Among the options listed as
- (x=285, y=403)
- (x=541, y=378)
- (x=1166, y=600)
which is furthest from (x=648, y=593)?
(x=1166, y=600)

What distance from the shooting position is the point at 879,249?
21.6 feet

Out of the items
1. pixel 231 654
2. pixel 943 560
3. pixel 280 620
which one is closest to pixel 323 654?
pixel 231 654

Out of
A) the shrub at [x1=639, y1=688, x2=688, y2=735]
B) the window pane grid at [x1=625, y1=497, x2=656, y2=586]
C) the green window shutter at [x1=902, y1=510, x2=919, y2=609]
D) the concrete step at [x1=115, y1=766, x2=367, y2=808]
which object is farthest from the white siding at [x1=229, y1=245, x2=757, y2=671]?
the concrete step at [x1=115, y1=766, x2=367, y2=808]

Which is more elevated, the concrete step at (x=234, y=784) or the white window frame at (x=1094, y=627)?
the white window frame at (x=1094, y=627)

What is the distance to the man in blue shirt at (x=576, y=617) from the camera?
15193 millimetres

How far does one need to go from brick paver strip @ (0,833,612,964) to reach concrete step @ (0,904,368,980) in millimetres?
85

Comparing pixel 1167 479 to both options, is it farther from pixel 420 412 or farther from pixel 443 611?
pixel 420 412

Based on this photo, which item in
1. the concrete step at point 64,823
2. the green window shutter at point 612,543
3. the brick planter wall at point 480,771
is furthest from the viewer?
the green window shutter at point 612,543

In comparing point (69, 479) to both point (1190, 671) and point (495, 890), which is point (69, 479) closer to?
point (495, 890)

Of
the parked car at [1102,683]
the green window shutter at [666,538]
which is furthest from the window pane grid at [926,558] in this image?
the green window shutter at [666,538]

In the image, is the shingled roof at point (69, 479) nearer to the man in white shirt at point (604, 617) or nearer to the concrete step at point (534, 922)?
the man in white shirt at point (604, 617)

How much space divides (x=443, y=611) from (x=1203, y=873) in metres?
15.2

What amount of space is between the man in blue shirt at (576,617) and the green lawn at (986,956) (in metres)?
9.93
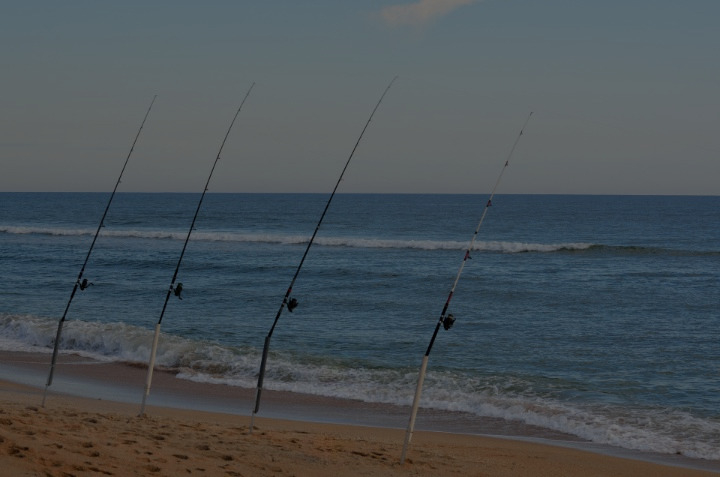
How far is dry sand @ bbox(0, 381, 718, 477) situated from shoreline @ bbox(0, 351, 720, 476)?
2.4 inches

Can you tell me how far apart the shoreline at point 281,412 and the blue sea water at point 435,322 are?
0.44m

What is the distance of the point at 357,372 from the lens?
1356cm

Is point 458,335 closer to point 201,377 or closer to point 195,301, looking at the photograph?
point 201,377

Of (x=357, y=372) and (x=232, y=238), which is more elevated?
(x=232, y=238)

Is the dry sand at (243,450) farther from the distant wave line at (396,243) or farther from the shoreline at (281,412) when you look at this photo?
the distant wave line at (396,243)

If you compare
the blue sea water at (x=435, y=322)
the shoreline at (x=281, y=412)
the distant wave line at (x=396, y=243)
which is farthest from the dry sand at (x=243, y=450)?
the distant wave line at (x=396, y=243)

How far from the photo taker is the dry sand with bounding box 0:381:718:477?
6008 millimetres

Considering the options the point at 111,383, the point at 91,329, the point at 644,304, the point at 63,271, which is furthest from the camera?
the point at 63,271

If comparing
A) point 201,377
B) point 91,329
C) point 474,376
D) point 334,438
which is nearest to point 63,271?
point 91,329

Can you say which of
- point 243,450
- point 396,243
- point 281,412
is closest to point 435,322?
point 281,412

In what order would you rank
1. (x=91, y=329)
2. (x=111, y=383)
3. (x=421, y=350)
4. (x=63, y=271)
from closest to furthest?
(x=111, y=383), (x=421, y=350), (x=91, y=329), (x=63, y=271)

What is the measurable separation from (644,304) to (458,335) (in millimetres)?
6804

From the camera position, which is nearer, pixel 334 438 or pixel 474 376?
pixel 334 438

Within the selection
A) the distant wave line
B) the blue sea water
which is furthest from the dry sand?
the distant wave line
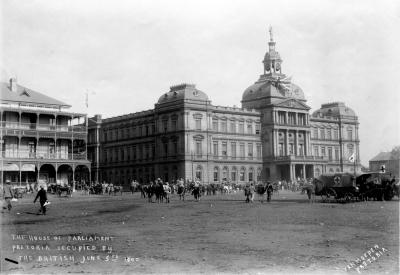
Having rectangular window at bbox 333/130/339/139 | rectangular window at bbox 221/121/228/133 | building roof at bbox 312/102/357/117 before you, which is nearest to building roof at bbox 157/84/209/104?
rectangular window at bbox 221/121/228/133

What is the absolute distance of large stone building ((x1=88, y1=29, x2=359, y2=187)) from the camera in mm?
74625

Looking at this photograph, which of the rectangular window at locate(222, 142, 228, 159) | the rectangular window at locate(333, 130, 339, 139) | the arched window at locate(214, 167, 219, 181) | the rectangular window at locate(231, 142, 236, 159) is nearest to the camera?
the arched window at locate(214, 167, 219, 181)

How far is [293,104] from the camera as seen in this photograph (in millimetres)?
84750

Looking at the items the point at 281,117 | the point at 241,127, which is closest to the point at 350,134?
the point at 281,117

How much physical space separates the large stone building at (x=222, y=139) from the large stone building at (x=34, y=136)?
18533 mm

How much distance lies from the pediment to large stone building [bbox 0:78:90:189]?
3549 centimetres

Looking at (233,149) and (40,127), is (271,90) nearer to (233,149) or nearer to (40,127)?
(233,149)

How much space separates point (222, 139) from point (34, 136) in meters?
32.3

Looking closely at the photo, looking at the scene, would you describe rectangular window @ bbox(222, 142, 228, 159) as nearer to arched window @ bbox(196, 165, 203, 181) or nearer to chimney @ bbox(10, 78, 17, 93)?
arched window @ bbox(196, 165, 203, 181)

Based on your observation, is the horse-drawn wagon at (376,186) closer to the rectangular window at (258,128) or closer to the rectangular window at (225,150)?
the rectangular window at (225,150)

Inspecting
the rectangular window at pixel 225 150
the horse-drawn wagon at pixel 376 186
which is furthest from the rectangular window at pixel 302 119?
the horse-drawn wagon at pixel 376 186

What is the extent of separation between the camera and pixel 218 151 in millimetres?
77812

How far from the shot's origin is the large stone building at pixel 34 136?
2053 inches

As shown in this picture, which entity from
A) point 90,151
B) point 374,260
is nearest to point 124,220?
point 374,260
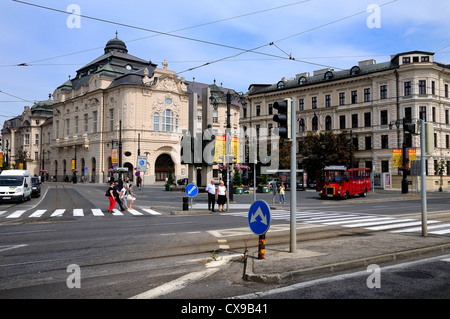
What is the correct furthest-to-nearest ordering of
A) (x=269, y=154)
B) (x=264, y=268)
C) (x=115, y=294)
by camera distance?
(x=269, y=154) → (x=264, y=268) → (x=115, y=294)

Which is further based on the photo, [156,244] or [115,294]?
[156,244]

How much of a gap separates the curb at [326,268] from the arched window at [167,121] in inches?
2302

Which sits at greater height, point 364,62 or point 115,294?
point 364,62

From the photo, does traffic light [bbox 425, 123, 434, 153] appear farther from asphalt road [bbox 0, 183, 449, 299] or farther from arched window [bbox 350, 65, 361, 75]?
arched window [bbox 350, 65, 361, 75]

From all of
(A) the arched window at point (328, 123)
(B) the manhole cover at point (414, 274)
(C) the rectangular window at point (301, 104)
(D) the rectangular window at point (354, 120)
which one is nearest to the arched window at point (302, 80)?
(C) the rectangular window at point (301, 104)

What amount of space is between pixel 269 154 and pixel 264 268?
165 ft

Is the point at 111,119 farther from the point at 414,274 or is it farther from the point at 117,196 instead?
the point at 414,274

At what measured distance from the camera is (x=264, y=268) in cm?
652

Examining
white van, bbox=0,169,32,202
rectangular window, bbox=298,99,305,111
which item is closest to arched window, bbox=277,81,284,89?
rectangular window, bbox=298,99,305,111

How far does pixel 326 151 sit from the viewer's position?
50.9 metres

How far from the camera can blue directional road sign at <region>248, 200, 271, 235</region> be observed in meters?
6.92

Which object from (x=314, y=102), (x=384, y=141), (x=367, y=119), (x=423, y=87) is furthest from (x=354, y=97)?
(x=423, y=87)
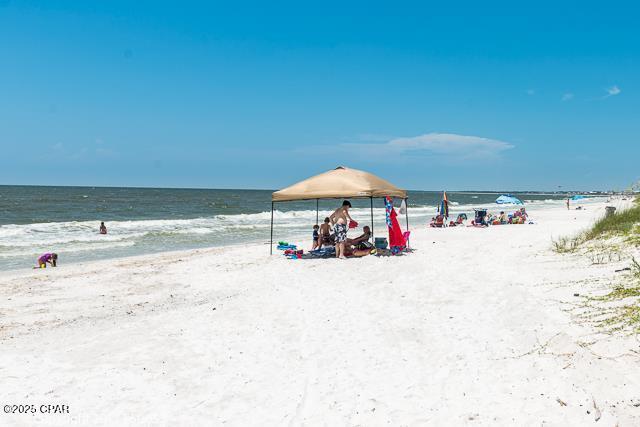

________________________

> _WHAT TO PRODUCE_: Change "brick planter wall" to "low brick wall" throughout every one of the records above and write them out again with nothing else altered. Leave the pictures out of your answer.

> _ANSWER FOR THE TASK_:
Among the options listed as
- (x=285, y=403)
- (x=541, y=378)
- (x=1166, y=600)
which is furthest from (x=648, y=593)?
(x=1166, y=600)

What distance from the shooting position is the point at 879,249?
21.6 feet

Out of the items
1. pixel 231 654
2. pixel 943 560
3. pixel 280 620
which one is closest to pixel 323 654?
pixel 231 654

Out of
A) the shrub at [x1=639, y1=688, x2=688, y2=735]
B) the window pane grid at [x1=625, y1=497, x2=656, y2=586]
C) the green window shutter at [x1=902, y1=510, x2=919, y2=609]
D) the concrete step at [x1=115, y1=766, x2=367, y2=808]
which object is farthest from the white siding at [x1=229, y1=245, x2=757, y2=671]?
the concrete step at [x1=115, y1=766, x2=367, y2=808]

Which is more elevated, the concrete step at (x=234, y=784) or the white window frame at (x=1094, y=627)?
the white window frame at (x=1094, y=627)

What is the distance to the man in blue shirt at (x=576, y=617) from the camera?
15193 millimetres

How far does one need to go from brick paver strip @ (0,833,612,964) to reach concrete step @ (0,904,368,980) in millimetres?
85

Comparing pixel 1167 479 to both options, is it farther from pixel 420 412 or farther from pixel 443 611?
pixel 420 412

Based on this photo, which item in
1. the concrete step at point 64,823
2. the green window shutter at point 612,543
3. the low brick wall at point 480,771
is furthest from the viewer?
the green window shutter at point 612,543

In comparing point (69, 479) to both point (1190, 671) and point (495, 890), which is point (69, 479) closer to?
point (495, 890)

Of
the parked car at [1102,683]
the green window shutter at [666,538]
which is furthest from the window pane grid at [926,558] in this image?
the green window shutter at [666,538]

In the image, is the shingled roof at point (69, 479) nearer to the man in white shirt at point (604, 617) or nearer to the concrete step at point (534, 922)?
the man in white shirt at point (604, 617)

How much space divides (x=443, y=611) from (x=1203, y=873) in metres?
15.2

What amount of space is between the man in blue shirt at (576,617) and the green lawn at (986,956) (in metres)?
9.93
How far is dry sand @ bbox(0, 381, 718, 477) situated from shoreline @ bbox(0, 351, 720, 476)?
2.4 inches

Can you tell me how far apart the shoreline at point 281,412 and the blue sea water at point 435,322 are?
0.44m

What is the distance of the point at 357,372 from the lens?
1356cm

Is point 458,335 closer to point 201,377 or closer to point 195,301, looking at the photograph?
point 201,377

Of (x=357, y=372) and (x=232, y=238), which is more elevated?
(x=232, y=238)

Is the dry sand at (243,450) farther from the distant wave line at (396,243) or farther from the shoreline at (281,412) when you look at this photo?
the distant wave line at (396,243)

If you compare
the blue sea water at (x=435, y=322)
the shoreline at (x=281, y=412)
the distant wave line at (x=396, y=243)
which is farthest from the dry sand at (x=243, y=450)?
the distant wave line at (x=396, y=243)

How far from the photo taker is the dry sand with bounding box 0:381:718:477?
6008 millimetres

Considering the options the point at 111,383, the point at 91,329, the point at 644,304, the point at 63,271, which is furthest from the camera?
the point at 63,271

If comparing
A) point 201,377
B) point 91,329
C) point 474,376
D) point 334,438
which is nearest to point 63,271?
point 91,329

Can you say which of
- point 243,450
- point 396,243
- point 281,412
is closest to point 435,322?
point 281,412

In what order would you rank
1. (x=91, y=329)
2. (x=111, y=383)
3. (x=421, y=350)
4. (x=63, y=271)
from closest to furthest?
(x=111, y=383), (x=421, y=350), (x=91, y=329), (x=63, y=271)

What is the measurable separation from (644,304) to (458,335) (in millimetres)?
6804

From the camera position, which is nearer, pixel 334 438 or pixel 474 376?
pixel 334 438

Within the selection
A) the distant wave line
B) the blue sea water
which is furthest from the dry sand?
the distant wave line
Having rectangular window at bbox 333/130/339/139 | rectangular window at bbox 221/121/228/133 | building roof at bbox 312/102/357/117 before you, which is nearest to building roof at bbox 157/84/209/104?
rectangular window at bbox 221/121/228/133

What is the absolute distance of large stone building ((x1=88, y1=29, x2=359, y2=187)) from the camera in mm?
74625

Looking at this photograph, which of the rectangular window at locate(222, 142, 228, 159) | the rectangular window at locate(333, 130, 339, 139) | the arched window at locate(214, 167, 219, 181) | the rectangular window at locate(231, 142, 236, 159) is nearest to the camera?
the arched window at locate(214, 167, 219, 181)

How far is [293,104] from the camera as seen in this photograph (in millimetres)?
84750

Looking at the items the point at 281,117 | the point at 241,127, which is closest to the point at 350,134?
the point at 281,117

How much physical space separates the large stone building at (x=222, y=139) from the large stone building at (x=34, y=136)?
18533 mm

How much distance lies from the pediment to large stone building [bbox 0:78:90:189]?
3549 centimetres

Looking at (233,149) and (40,127), is (271,90) nearer to (233,149) or nearer to (40,127)?
(233,149)

How much space separates point (222, 139) from point (34, 136) in meters?
32.3

Looking closely at the photo, looking at the scene, would you describe rectangular window @ bbox(222, 142, 228, 159) as nearer to arched window @ bbox(196, 165, 203, 181) or nearer to chimney @ bbox(10, 78, 17, 93)?
arched window @ bbox(196, 165, 203, 181)

Based on your observation, is the horse-drawn wagon at (376,186) closer to the rectangular window at (258,128) or closer to the rectangular window at (225,150)?
the rectangular window at (225,150)

Inspecting
the rectangular window at pixel 225 150
the horse-drawn wagon at pixel 376 186
which is furthest from the rectangular window at pixel 302 119?
the horse-drawn wagon at pixel 376 186

What is the extent of separation between the camera and pixel 218 151 in millimetres?
77812

How far from the shot's origin is the large stone building at pixel 34 136?
2053 inches

As shown in this picture, which entity from
A) point 90,151
B) point 374,260
is nearest to point 124,220?
point 374,260
What is the correct furthest-to-nearest ordering of
A) (x=269, y=154)
B) (x=264, y=268)
C) (x=115, y=294)
by camera distance?
(x=269, y=154) → (x=264, y=268) → (x=115, y=294)

Which is further based on the photo, [156,244] or [115,294]?
[156,244]

How much of a gap separates the curb at [326,268] from the arched window at [167,121] in inches?
2302

Which sits at greater height, point 364,62 or point 115,294?
point 364,62

From the photo, does traffic light [bbox 425, 123, 434, 153] appear farther from asphalt road [bbox 0, 183, 449, 299] or farther from arched window [bbox 350, 65, 361, 75]?
arched window [bbox 350, 65, 361, 75]

From all of
(A) the arched window at point (328, 123)
(B) the manhole cover at point (414, 274)
(C) the rectangular window at point (301, 104)
(D) the rectangular window at point (354, 120)
which one is nearest to the arched window at point (302, 80)?
(C) the rectangular window at point (301, 104)

What amount of space is between pixel 269 154 and pixel 264 268?
165 ft

Is the point at 111,119 farther from the point at 414,274 or is it farther from the point at 117,196 instead?
the point at 414,274

At what measured distance from the camera is (x=264, y=268) in cm?
652

Examining
white van, bbox=0,169,32,202
rectangular window, bbox=298,99,305,111
which item is closest to arched window, bbox=277,81,284,89?
rectangular window, bbox=298,99,305,111

How far does pixel 326 151 sit from the viewer's position?
50.9 metres

How far from the camera can blue directional road sign at <region>248, 200, 271, 235</region> be observed in meters?
6.92

Which object from (x=314, y=102), (x=384, y=141), (x=367, y=119), (x=423, y=87) is furthest from (x=354, y=97)?
(x=423, y=87)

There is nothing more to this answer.